START Extracted information

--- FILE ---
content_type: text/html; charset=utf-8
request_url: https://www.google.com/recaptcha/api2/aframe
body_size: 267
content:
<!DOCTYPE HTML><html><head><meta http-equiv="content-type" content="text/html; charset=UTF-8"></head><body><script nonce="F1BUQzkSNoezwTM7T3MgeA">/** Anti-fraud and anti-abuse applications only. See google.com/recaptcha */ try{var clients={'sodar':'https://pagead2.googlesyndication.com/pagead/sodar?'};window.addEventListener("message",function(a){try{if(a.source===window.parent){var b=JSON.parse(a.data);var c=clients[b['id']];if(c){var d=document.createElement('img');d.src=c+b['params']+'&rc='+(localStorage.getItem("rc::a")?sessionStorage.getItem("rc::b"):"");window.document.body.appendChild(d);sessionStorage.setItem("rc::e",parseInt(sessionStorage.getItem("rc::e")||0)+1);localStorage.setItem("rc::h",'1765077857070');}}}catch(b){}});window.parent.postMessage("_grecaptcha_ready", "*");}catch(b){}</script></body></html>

END Extracted information

Retype the records above exactly.

--- FILE ---
content_type: text/html; charset=utf-8
request_url: https://www.google.com/recaptcha/api2/aframe
body_size: 267
content:
<!DOCTYPE HTML><html><head><meta http-equiv="content-type" content="text/html; charset=UTF-8"></head><body><script nonce="F1BUQzkSNoezwTM7T3MgeA">/** Anti-fraud and anti-abuse applications only. See google.com/recaptcha */ try{var clients={'sodar':'https://pagead2.googlesyndication.com/pagead/sodar?'};window.addEventListener("message",function(a){try{if(a.source===window.parent){var b=JSON.parse(a.data);var c=clients[b['id']];if(c){var d=document.createElement('img');d.src=c+b['params']+'&rc='+(localStorage.getItem("rc::a")?sessionStorage.getItem("rc::b"):"");window.document.body.appendChild(d);sessionStorage.setItem("rc::e",parseInt(sessionStorage.getItem("rc::e")||0)+1);localStorage.setItem("rc::h",'1765077857070');}}}catch(b){}});window.parent.postMessage("_grecaptcha_ready", "*");}catch(b){}</script></body></html>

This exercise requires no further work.